### READING PASSAGE
Why intervene as an artist when one works on a daily basis with local authorities, technicians, scientists, and public institutions? What does this position make possible in terms of legitimacy, freedom of action, and economic frameworks? And how can we think, beyond status, about practices that are genuinely capable of transforming territories, institutions, and our relations with the living world?
Through this discussion, the interview explores the concrete conditions of transformative practices: funding models, forms of commissioning, long temporalities, evaluation issues, transmission, and collective structuring. It also questions what constitutes a work today, when art no longer produces only objects, but also relationships, scenes of dialogue, and experiences capable of durably modifying ways of acting.

### WORK INSTRUCTIONS
- a) Condense the passage on artists' practices into two sentences.
- b) Write out the passage on artists' practices word for word, between "Why intervene as" and "ways of acting.", inclusive.

### INFORMATION SUPPLIED
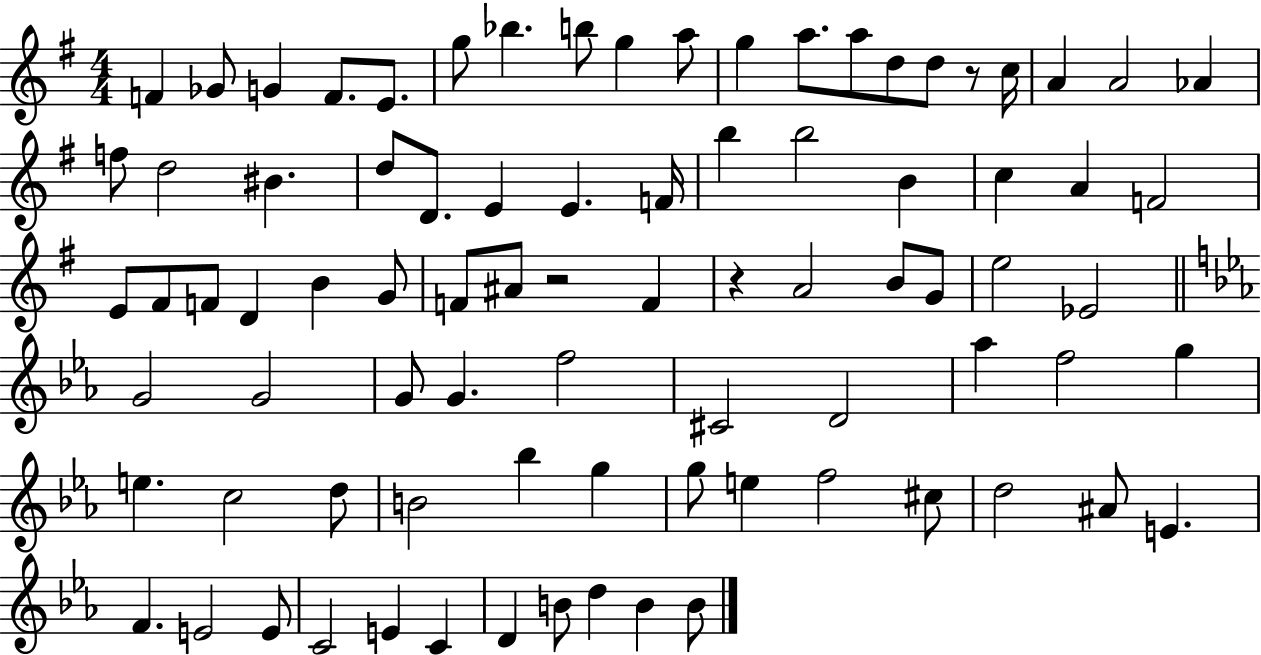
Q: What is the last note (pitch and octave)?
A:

### THE ANSWERS
- a) The passage asks why someone who works daily with local authorities, technicians, scientists, and public institutions would intervene as an artist, and what that position allows in legitimacy, freedom of action, and economic frameworks. The interview examines the concrete conditions of transformative practices, such as funding, commissioning, long timeframes, evaluation, transmission, and collective structuring, and asks what counts as a work when art also produces relationships, dialogue, and lasting experiences.

- b)
Why intervene as an artist when one works on a daily basis with local authorities, technicians, scientists, and public institutions? What does this position make possible in terms of legitimacy, freedom of action, and economic frameworks? And how can we think, beyond status, about practices that are genuinely capable of transforming territories, institutions, and our relations with the living world?
Through this discussion, the interview explores the concrete conditions of transformative practices: funding models, forms of commissioning, long temporalities, evaluation issues, transmission, and collective structuring. It also questions what constitutes a work today, when art no longer produces only objects, but also relationships, scenes of dialogue, and experiences capable of durably modifying ways of acting.